The switching criteria for (counter-flow) cooling coil modes are as follows.
R1: If the coil surface temperature at the air inlet is lower than the dew-point temperature at the inlet to the coil, then the cooling coil surface is fully-wet.
R2: If the surface temperature at the air outlet section is higher than the dew-point temperature of the air at the inlet, then the cooling coil surface is fully-dry.
At each point of a simulation time step, the fuzzy-modeling approach determines the weights for R1 and R2 respectively (namely μFW and μFD) from the dew-point and coil surface temperatures.

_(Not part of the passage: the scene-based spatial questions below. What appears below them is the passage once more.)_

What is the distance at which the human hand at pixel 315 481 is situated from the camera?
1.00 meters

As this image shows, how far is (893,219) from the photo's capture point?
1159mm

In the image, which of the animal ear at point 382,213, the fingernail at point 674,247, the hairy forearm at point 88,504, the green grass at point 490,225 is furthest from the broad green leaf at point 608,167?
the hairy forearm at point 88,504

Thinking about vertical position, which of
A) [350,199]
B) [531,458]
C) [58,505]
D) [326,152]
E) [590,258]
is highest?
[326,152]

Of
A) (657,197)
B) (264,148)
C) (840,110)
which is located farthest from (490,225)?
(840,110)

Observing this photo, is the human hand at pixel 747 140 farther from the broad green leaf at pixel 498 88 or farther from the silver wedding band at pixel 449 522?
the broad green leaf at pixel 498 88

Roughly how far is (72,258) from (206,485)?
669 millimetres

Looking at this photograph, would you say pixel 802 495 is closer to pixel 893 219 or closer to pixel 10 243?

It calculates total and sensible heat transfer rates according to the weights as follows.
Q̇tot=μFD Q̇tot,FD+μFW Qtot,FW
Q̇sen=μFD Q̇sen,FD+μFW Qsen,FW
The fuzzy-modeling ensures μFW + μFD = 1, μFW >=0 and μFD >=0, which means the fuzzy model outcomes of Q̇sen and Q̇tot are always convex combinations of heat transfer rates for fully-dry and fully-wet modes and therefore are always bounded by them.
The modeling approach also results in n-th order differentiable model depending on the selection of the underlying membership functions. This cooling coil model is once continuously differentiable at the mode switches.